#### Données de l'exercice

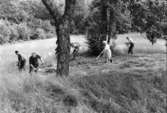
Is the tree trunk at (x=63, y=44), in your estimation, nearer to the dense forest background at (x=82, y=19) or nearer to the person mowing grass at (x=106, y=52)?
the dense forest background at (x=82, y=19)

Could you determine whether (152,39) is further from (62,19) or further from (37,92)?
(37,92)

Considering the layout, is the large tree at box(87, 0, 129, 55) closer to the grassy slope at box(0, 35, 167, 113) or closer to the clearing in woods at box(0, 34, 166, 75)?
the clearing in woods at box(0, 34, 166, 75)

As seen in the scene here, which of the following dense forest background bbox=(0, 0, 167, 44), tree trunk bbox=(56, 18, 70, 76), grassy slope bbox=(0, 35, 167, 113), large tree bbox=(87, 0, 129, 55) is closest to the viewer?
grassy slope bbox=(0, 35, 167, 113)

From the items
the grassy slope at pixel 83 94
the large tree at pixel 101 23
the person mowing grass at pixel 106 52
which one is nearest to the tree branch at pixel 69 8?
the grassy slope at pixel 83 94

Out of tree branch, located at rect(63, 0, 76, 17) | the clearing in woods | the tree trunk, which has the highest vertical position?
tree branch, located at rect(63, 0, 76, 17)

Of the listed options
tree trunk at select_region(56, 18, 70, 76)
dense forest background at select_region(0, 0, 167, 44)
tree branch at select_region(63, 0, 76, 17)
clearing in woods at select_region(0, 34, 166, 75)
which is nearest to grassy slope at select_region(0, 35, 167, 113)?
tree trunk at select_region(56, 18, 70, 76)

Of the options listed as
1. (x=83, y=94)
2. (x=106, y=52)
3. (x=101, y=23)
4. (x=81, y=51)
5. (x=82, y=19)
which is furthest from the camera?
(x=82, y=19)

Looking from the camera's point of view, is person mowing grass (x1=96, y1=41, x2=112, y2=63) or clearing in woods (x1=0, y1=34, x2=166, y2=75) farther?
clearing in woods (x1=0, y1=34, x2=166, y2=75)

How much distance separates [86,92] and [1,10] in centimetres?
3702

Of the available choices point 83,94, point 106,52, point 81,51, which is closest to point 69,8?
point 83,94

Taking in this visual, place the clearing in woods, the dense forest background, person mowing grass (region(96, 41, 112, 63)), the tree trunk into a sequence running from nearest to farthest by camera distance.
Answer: the tree trunk
person mowing grass (region(96, 41, 112, 63))
the clearing in woods
the dense forest background

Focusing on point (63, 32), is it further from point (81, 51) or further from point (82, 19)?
point (82, 19)

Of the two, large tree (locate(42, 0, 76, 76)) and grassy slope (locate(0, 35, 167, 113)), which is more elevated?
large tree (locate(42, 0, 76, 76))

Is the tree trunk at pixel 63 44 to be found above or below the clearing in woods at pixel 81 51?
above
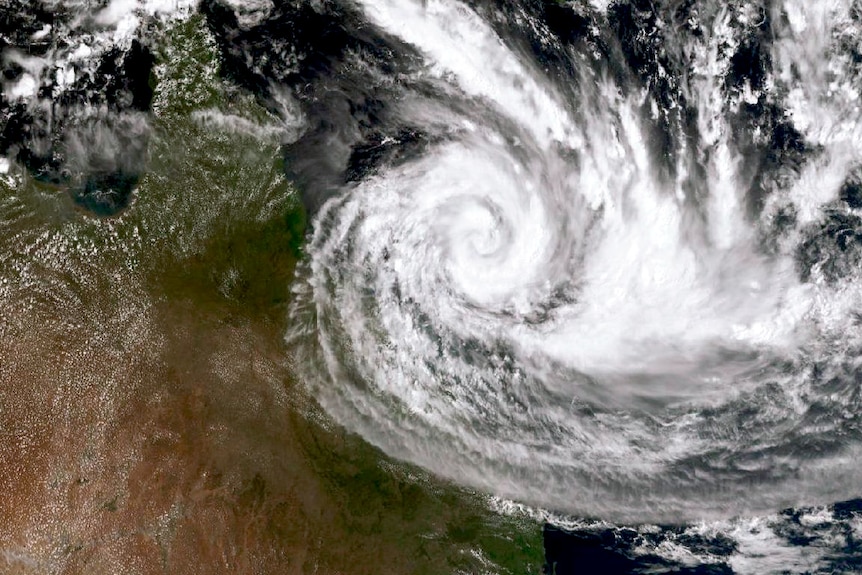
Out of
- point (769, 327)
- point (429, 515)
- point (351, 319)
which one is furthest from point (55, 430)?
point (769, 327)

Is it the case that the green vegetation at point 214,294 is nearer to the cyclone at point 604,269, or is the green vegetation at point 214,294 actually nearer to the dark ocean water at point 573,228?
the dark ocean water at point 573,228

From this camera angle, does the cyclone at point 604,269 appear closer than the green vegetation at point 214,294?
Yes

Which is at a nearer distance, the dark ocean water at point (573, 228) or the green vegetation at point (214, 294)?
the dark ocean water at point (573, 228)

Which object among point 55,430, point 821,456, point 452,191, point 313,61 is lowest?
point 55,430

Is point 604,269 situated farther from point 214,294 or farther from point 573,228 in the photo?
point 214,294

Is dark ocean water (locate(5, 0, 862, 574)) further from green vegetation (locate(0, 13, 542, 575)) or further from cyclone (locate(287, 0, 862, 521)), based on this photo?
green vegetation (locate(0, 13, 542, 575))

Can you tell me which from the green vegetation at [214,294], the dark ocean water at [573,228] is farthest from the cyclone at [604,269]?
the green vegetation at [214,294]

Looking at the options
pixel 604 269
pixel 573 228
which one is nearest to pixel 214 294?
pixel 573 228

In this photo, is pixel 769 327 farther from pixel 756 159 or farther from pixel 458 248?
pixel 458 248
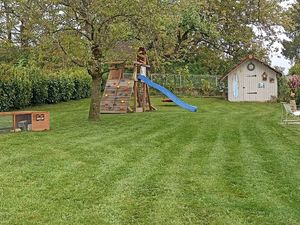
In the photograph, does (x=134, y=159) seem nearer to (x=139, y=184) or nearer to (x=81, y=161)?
(x=81, y=161)

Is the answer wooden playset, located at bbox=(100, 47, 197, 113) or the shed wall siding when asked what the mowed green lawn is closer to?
wooden playset, located at bbox=(100, 47, 197, 113)

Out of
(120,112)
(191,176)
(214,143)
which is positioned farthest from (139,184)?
(120,112)

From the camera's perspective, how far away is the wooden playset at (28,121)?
33.2ft

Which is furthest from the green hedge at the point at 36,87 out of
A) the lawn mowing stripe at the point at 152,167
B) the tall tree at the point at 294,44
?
the tall tree at the point at 294,44

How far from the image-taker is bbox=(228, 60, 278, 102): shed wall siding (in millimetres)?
25594

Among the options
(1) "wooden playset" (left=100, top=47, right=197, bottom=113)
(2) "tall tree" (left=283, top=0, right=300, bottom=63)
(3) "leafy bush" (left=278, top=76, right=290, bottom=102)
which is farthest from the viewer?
(2) "tall tree" (left=283, top=0, right=300, bottom=63)

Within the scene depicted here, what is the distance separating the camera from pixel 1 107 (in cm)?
1667

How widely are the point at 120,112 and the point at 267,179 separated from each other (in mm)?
11706

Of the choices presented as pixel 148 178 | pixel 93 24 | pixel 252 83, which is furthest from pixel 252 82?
pixel 148 178

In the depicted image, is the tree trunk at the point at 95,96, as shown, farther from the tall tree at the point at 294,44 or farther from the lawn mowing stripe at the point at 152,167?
the tall tree at the point at 294,44

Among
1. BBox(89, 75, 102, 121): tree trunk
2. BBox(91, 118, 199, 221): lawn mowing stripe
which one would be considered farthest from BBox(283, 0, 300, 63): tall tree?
BBox(91, 118, 199, 221): lawn mowing stripe

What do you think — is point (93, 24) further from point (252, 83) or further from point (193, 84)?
point (193, 84)

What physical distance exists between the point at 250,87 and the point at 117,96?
35.2 feet

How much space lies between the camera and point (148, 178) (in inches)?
223
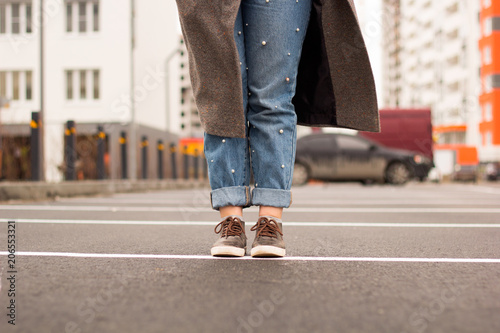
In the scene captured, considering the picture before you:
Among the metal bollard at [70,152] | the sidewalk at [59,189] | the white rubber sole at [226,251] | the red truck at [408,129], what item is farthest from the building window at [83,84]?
the white rubber sole at [226,251]

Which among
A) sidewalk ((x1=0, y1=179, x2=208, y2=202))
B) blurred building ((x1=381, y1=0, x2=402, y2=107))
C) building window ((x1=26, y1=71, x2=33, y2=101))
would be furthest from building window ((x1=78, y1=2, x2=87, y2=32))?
blurred building ((x1=381, y1=0, x2=402, y2=107))

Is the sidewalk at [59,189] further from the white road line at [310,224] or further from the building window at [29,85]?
the building window at [29,85]

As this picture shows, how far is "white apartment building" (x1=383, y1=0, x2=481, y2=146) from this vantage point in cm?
4688

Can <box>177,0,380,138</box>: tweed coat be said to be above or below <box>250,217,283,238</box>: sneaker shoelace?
above

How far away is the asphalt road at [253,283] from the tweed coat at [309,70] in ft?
2.03

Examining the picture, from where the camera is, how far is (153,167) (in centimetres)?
2683

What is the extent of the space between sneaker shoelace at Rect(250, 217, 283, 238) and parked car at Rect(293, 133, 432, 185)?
12.8 metres

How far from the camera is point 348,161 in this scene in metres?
15.4

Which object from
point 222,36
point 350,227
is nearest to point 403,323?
point 222,36

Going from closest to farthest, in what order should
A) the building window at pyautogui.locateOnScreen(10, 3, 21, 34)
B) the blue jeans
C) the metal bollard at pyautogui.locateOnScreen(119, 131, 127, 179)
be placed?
the blue jeans, the metal bollard at pyautogui.locateOnScreen(119, 131, 127, 179), the building window at pyautogui.locateOnScreen(10, 3, 21, 34)

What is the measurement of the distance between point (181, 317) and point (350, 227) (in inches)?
94.1

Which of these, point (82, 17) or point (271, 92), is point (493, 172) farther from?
point (271, 92)

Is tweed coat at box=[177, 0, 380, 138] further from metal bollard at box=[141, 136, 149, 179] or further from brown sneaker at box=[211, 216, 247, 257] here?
metal bollard at box=[141, 136, 149, 179]

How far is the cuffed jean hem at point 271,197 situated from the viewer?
98.8 inches
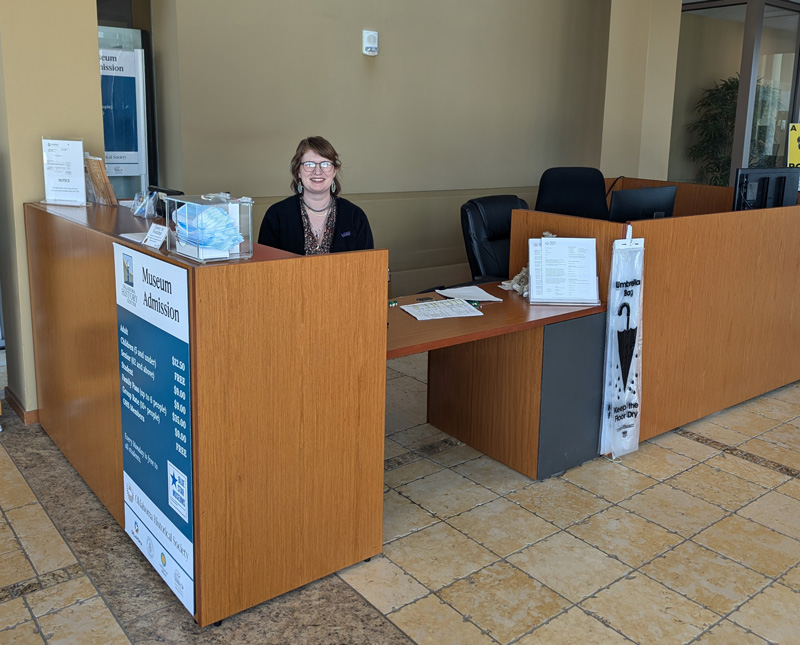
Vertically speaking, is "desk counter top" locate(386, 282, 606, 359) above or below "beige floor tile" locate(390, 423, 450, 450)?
above

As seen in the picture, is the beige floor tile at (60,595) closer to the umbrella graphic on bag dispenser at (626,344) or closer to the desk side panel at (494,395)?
the desk side panel at (494,395)

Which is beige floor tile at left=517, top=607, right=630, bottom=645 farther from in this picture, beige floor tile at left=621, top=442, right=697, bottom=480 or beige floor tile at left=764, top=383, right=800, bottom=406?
beige floor tile at left=764, top=383, right=800, bottom=406

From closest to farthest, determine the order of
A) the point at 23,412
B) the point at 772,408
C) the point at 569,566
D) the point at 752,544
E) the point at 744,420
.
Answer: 1. the point at 569,566
2. the point at 752,544
3. the point at 23,412
4. the point at 744,420
5. the point at 772,408

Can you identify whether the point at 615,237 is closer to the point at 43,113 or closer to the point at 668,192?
the point at 668,192

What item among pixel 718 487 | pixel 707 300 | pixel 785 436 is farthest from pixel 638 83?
pixel 718 487

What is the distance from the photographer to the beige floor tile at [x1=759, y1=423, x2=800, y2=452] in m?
3.78

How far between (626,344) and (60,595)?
2.42m

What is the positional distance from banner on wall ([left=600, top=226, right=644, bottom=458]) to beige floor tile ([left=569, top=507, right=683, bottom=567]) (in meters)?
0.51

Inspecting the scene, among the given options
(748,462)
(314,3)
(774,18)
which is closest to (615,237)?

########

» Consigne: Filtrez les entrées ci-dessus et recopiez, s'il vous plaît, chaque ligne où figure le mot « playset ».

» Résultat attendu:
Is the answer wooden playset, located at bbox=(100, 47, 197, 113) or the shed wall siding when asked what the mowed green lawn is closer to?
wooden playset, located at bbox=(100, 47, 197, 113)
From the camera's perspective, how far away is the wooden playset at (28,121)?
(1) "wooden playset" (left=100, top=47, right=197, bottom=113)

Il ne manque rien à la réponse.